Si l'on prend en considération cette signification centrale que revêt le système apporté dans la pensée de l'enfant par le développement des concepts scientifiques, la question théorique générale des rapports entre le développement de la pensée et l'acquisition des connaissances, entre l'apprentissage scolaire et le développement s'éclaire du même coup. Piaget, comme on sait, dissocie l'un et l'autre; les concepts assimilés par l'enfant à l'école ne présentent à ses yeux aucun intérêt pour l'étude des particularités de la pensée enfantine car celles-ci se sont alors dissoutes dans les particularités de la pensée mûre. C'est pourquoi il construit son étude de la pensée en excluant les processus de l'apprentissage scolaire.
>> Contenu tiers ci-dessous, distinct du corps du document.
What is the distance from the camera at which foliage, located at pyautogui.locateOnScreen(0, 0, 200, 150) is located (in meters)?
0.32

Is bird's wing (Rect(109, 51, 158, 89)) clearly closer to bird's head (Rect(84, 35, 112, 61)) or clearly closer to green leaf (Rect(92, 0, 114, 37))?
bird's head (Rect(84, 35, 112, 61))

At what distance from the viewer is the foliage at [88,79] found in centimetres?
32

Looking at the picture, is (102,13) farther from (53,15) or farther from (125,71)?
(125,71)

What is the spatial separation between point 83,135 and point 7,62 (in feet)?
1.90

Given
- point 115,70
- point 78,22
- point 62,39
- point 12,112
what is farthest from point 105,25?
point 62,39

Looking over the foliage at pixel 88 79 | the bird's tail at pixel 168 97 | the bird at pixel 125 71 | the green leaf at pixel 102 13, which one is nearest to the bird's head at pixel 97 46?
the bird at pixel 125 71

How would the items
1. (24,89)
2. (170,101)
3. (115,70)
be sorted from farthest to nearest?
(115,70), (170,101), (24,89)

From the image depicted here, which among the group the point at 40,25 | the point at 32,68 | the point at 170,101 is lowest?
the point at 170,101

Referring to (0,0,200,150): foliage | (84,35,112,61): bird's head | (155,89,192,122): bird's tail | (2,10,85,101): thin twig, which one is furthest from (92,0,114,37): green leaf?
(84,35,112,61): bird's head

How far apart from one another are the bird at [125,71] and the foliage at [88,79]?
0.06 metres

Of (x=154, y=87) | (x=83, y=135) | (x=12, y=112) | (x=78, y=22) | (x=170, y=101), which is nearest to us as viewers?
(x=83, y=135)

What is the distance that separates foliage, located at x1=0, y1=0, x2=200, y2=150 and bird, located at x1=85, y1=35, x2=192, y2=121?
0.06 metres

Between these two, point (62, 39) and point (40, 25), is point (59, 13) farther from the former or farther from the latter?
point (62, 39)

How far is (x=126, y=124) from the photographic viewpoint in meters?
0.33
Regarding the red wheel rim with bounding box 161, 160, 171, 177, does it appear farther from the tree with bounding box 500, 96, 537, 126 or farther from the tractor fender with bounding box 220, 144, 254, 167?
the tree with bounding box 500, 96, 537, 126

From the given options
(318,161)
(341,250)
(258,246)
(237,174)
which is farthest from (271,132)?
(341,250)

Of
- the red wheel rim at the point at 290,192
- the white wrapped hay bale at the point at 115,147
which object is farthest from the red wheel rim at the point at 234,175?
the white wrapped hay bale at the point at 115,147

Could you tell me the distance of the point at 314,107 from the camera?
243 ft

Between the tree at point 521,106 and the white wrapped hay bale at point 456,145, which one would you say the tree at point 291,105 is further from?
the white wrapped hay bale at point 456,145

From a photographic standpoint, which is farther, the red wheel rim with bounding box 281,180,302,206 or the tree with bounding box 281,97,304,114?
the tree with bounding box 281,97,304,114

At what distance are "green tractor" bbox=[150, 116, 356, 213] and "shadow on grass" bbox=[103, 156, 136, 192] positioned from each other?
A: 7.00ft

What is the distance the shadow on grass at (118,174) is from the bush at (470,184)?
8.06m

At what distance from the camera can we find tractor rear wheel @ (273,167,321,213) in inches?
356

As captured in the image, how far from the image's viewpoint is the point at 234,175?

Il part du principe que tout ce qui apparaît chez l'enfant dans ce processus est dénué d'intérêt pour l'analyse du développement de la pensée. L'apprentissage scolaire et le développement sont pour lui des processus qui n'ont aucune commune mesure. Ils sont indépendants l'un de l'autre. Le fait que l'enfant apprend et le fait qu'il se développe n'ont pas de rapport entre eux.

 

Lev Vygotski, Pensée et langage, Chap. 6, La Dispute, p. 404.